O TDAH é um transtorno com uma forte base neurobiológica e genética. Ele não é causado por má criação, falta de disciplina ou preguiça.

  • Fatores Genéticos: Estudos com gêmeos e famílias mostram que a hereditariedade é um dos fatores mais significativos, com o risco de TDAH sendo muito maior em parentes de primeiro grau.
  • Fatores Neurobiológicos: A pesquisa de neuroimagem identificou diferenças no cérebro de pessoas com TDAH, como a disfunção em áreas importantes para a atenção e o controle de impulsos.
    • Córtex Pré-frontal: Esta área do cérebro, responsável pelas funções executivas (planejamento, tomada de decisão), mostra uma atividade reduzida em pessoas com TDAH.
    • Neurotransmissores: O TDAH está ligado a um desequilíbrio na produção e na regulação da dopamina e da noradrenalina. A dopamina é crucial para o sistema de recompensa e motivação, o que explica por que pessoas com TDAH têm dificuldade em manter o foco em tarefas que não lhes interessam.

5. Comorbidades e o Impacto na Vida do Adulto

É raro que o TDAH exista sozinho. Ele frequentemente coexiste com outros transtornos, o que pode mascarar o diagnóstico inicial.

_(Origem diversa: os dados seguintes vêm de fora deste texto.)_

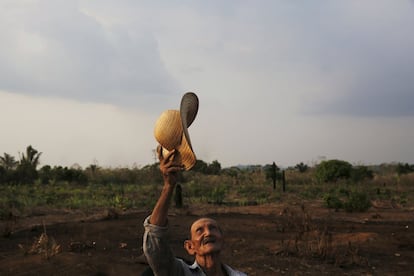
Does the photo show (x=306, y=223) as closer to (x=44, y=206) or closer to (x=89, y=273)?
(x=89, y=273)

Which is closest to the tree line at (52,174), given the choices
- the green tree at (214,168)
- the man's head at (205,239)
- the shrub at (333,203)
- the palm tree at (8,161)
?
the palm tree at (8,161)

  • Comorbidades Comuns: O TDAH em adultos está frequentemente associado a:
    • Transtornos de Ansiedade: A constante sensação de falha, o medo de esquecer algo importante e a dificuldade em se organizar podem levar a um quadro de ansiedade generalizada.
    • Transtornos de Humor: A baixa autoestima e a dificuldade em manter empregos e relacionamentos podem resultar em quadros de depressão.
    • Transtornos por Uso de Substâncias: O abuso de álcool e drogas pode ser uma forma de automedicação para lidar com a ansiedade, a impulsividade ou o tédio.
  • Impacto na Vida: O TDAH pode afetar todas as áreas da vida adulta, incluindo:
    • Profissional: Dificuldade em manter um emprego, problemas de desempenho e relações conflituosas com superiores.
    • Relacionamentos: Dificuldade em ouvir, esquecimento de datas importantes, impulsividade nas discussões e dificuldade em manter a organização da casa.
    • Finanças: Dificuldade em planejar gastos, compras por impulso e problemas de endividamento.

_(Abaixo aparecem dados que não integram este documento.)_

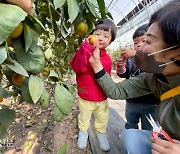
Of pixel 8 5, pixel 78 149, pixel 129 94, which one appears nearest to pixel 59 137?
pixel 78 149

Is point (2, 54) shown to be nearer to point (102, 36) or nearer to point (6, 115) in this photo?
point (6, 115)

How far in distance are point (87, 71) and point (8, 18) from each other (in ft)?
3.68

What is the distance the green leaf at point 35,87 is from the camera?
412 mm

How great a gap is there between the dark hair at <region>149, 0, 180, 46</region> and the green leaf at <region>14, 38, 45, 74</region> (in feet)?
Result: 1.53

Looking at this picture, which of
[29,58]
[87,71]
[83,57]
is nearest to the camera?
[29,58]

6. Diagnóstico e Tratamento

O diagnóstico de TDAH em adultos é complexo e requer uma avaliação completa. O tratamento é uma combinação de terapia e medicação.

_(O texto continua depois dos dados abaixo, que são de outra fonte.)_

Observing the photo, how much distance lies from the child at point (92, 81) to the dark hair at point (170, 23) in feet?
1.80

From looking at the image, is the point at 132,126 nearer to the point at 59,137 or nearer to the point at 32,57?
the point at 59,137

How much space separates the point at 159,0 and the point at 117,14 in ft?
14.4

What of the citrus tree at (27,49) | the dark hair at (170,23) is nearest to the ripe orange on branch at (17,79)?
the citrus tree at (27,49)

  • Diagnóstico: O diagnóstico é feito por um psiquiatra ou neurologista e inclui uma entrevista clínica detalhada sobre a história de vida do paciente, seus sintomas na infância e na vida adulta. Questionários e testes neuropsicológicos podem ser usados para complementar a avaliação.
  • Tratamento: O tratamento mais eficaz é uma abordagem combinada:
    • Terapia Cognitivo-Comportamental (TCC): A TCC é adaptada para TDAH e ajuda o paciente a desenvolver habilidades de organização, gestão do tempo e controle da impulsividade. Ela também trabalha na regulação emocional e na autoestima.
    • Farmacoterapia: Medicamentos estimulantes (como metilfenidato e anfetaminas) são considerados a primeira linha de tratamento para o TDAH. Eles agem na regulação da dopamina e da noradrenalina, melhorando o foco, a atenção e reduzindo a impulsividade.

7. Conclusão

O TDAH em adultos é uma condição real e amplamente estudada, com bases neurobiológicas e genéticas. É um transtorno que pode ser gerenciado com sucesso. Com o diagnóstico correto e o tratamento adequado, é possível não apenas controlar os sintomas, mas também transformar os desafios em pontos fortes, construindo uma vida mais organizada e plena.

Referências

Organização Mundial da Saúde (OMS): CID-11 - International Classification of Diseases 11th Edition. 6A05 - Transtorno do Déficit de Atenção e Hiperatividade.

American Psychiatric Association (APA): DSM-5-TR - Manual Diagnóstico e Estatístico de Transtornos Mentais, 5ª Edição, Texto Revisado.

Associação Brasileira de Psiquiatria (ABP): Diretrizes sobre diagnóstico e tratamento de TDAH.

National Institute of Mental Health (NIMH): Informações sobre transtornos do neurodesenvolvimento e pesquisas sobre TDAH.